• **Instructions**:
A) List every web address that appears in the passage about Sourcing Innovation and reverse auctions.
B) Pick up the passage about Sourcing Innovation and reverse auctions after its last sentence and keep writing.

• **Passage shown**:
Sourcing Innovation on How to Counter "Unscrupulous" Supplier-Bidder Tactics in Reverse Auctions

Cropped portion of Abraham Lincoln Photograph,...Image via Wikipedia

“If I had eight hours to chop down a tree, I’d spend six hours sharpening my ax."

------ Abraham Lincoln

Here's an interesting perspective that was recently shared by our friend Michael Lamoureux, aka "The Doctor," who runs Sourcing Innovation (http://blog.sourcinginnovation.com/). This is a very good website that anyone involved in e-procurement and/or reverse auctions should bookmark and check on a regular basis.

Lamoureux posted an brief article entitled "Unscrupulous Supplier Reverse Auction Tactics." You can read it in its entirety - and it won't take more than a very well spent minute - below:
http://blog.sourcinginnovation.com/2010/08/19/unscrupulous-supplier-reverse-auction-tactics.aspx?ref=rss

As can be seen, he pulled this "nugget" from what was actually a sidebar in a much-larger report released by ChainLink Research piece on Contract Management: Negotiating, Creating, and Monitoring Compliance (available at http://www.clresearch.com/research/detail.cfm?guid=BD7600C3-3048-79ED-9990-45FDA8E773D8). Lamoureux's advice is clear - and proper preparation can save both the purchaser and all competing suppliers from a whole host of problems in making reverse auction procurements work better - both in the buying process and down the line as the goods and services bought through them come through the door! His article also makes the case for using an experienced third-party auction service provider, as trying to do things "in-house" may well lead to poorly structured events with rules that suppliers can take advantage of - both in the auction event itself AND down the line in delivery of goods and services that don't live-up to the specifications desired by the buyer.

• **Collected material**:
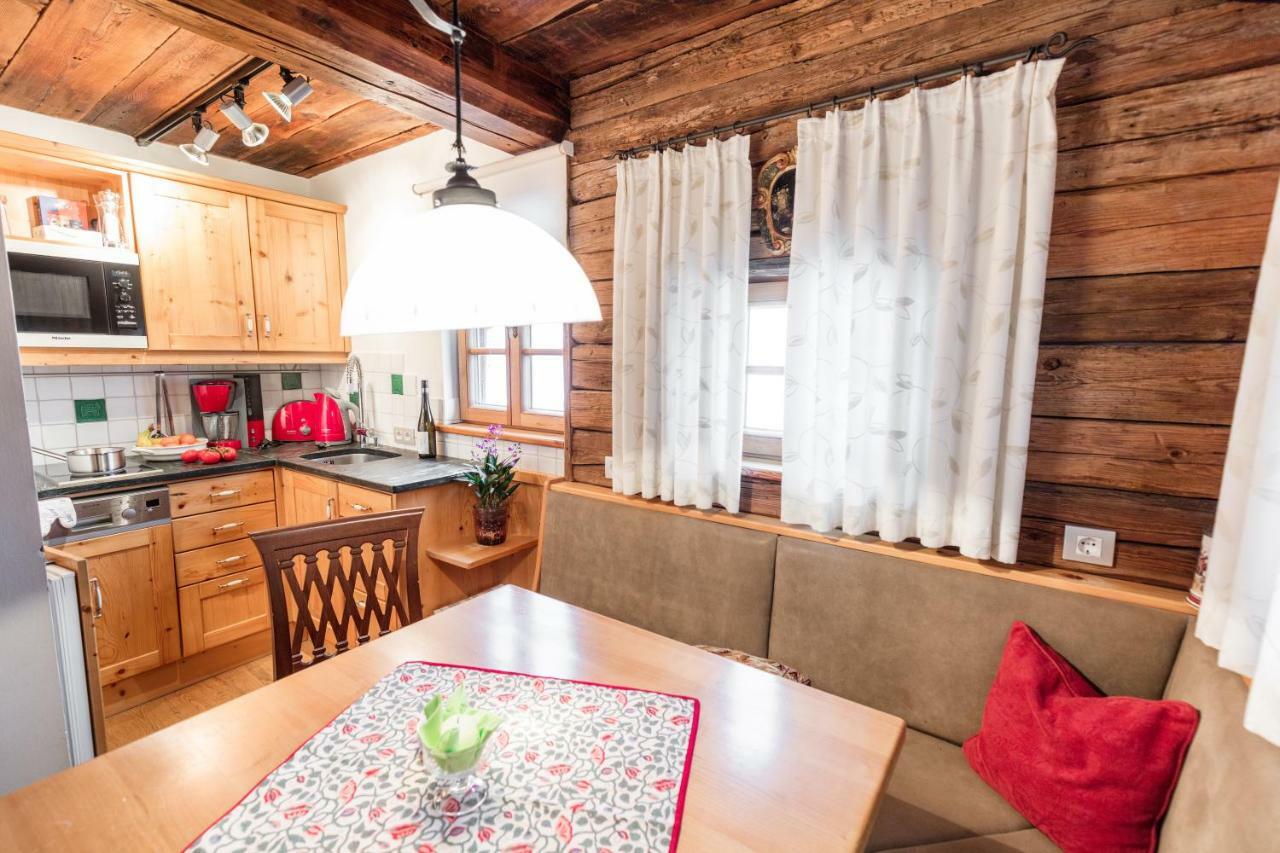 French Cottage - Franzosenstueberl Chalet Rennweg am Katschberg Dış mekan fotoğraf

• **Answers for each item**:
A)
http://blog.sourcinginnovation.com/
http://blog.sourcinginnovation.com/2010/08/19/unscrupulous-supplier-reverse-auction-tactics.aspx?ref=rss
http://www.clresearch.com/research/detail.cfm?guid=BD7600C3-3048-79ED-9990-45FDA8E773D8

B)
So, when it comes to reverse auctions, do your work upfront (or use a third-party expert to make sure things are done right!). And remember the famous British military adage of "the 7 P's, which holds that "Prior Proper Preparation Prevents Piss Poor Performance." And pass this article on to all in your company - and even to your supplier-base - to enhance the effectiveness of your own reverse auction efforts!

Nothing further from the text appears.